The highlight for me was Matt Locke of Channel 4. He presented thoughts on "attention shapes" - which seem like a great way of thinking about communications. Here are three of his shapes:
1. Live Shapes. The thing TV is still best at. Live events, everyone gathered round the telly, lots of people all watching at the same time. The X Factor, obviously, but also Lambing Live. TV knows how to do this well, but now it also needs to learn how to play nicely with the audience, do more than just let them watch. Big TV events will generate millions of interactions - those will need careful management if people are to find signal in the noise and if your servers aren't going to melt.
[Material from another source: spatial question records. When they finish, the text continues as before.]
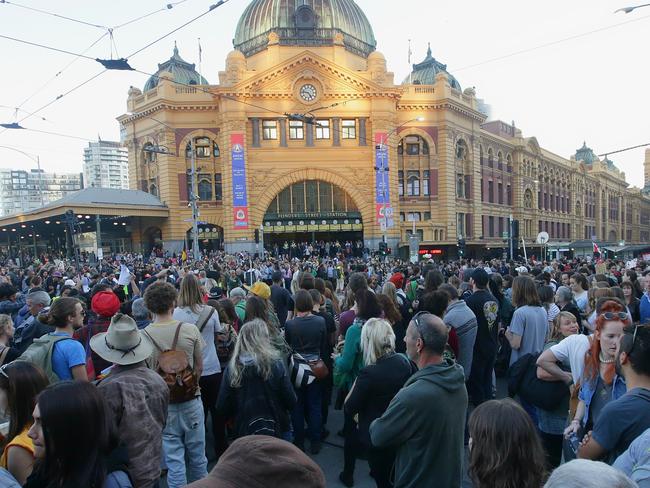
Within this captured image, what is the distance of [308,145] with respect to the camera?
39.7 metres

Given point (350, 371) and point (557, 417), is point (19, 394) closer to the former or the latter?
point (350, 371)

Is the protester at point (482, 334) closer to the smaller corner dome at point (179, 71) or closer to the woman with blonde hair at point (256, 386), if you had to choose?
the woman with blonde hair at point (256, 386)

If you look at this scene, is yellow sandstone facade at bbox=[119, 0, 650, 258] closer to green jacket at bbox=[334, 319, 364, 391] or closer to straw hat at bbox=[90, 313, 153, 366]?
green jacket at bbox=[334, 319, 364, 391]

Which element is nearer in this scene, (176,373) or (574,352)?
(574,352)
And, as Matt pointed out, telly people need to learn to make slightly less complete stories - to leave some holes for the audience to fill in.
2. Cult Shapes. An attention pattern that really came of age with the DVD box-set (and the BitTorrent package) - that devoted, bingeing behaviour of watching huge quantities of a favourite series on your own, at home, perhaps with chocolates, booze or a loved one. It's a vital source of programme-maker revenue but it's largely divorced from the broadcast experience and, significantly for us, it's not somewhere that brands have been able to play. There's a lot of attention devoted to this shape - it's a place where deep media relationships are forged. Some brands should definitely be thinking about how to participate here.
3. Asynchronous Shapes. Matt used a nice analogy for this pattern, reminding us of the cult video game Katamari Damacy - where you roll around collecting tiny pieces of everyday stuff until you've created a ball big enough to collect the whole world (you really have to see it to get it). This is the attention shape of Facebook games such as Farmville: tiny, individual bits of attention that build up into something really significant over time. This is how we're used to making advertising work - drips that build into streams - but we're still working on how to make that participative rather than interruptive.
There's something meaty in the idea of Attention Shapes. It integrates the audience data we get and the story-shapes we design in a really nice way. Worth thinking about. And well done to Mint for organising it.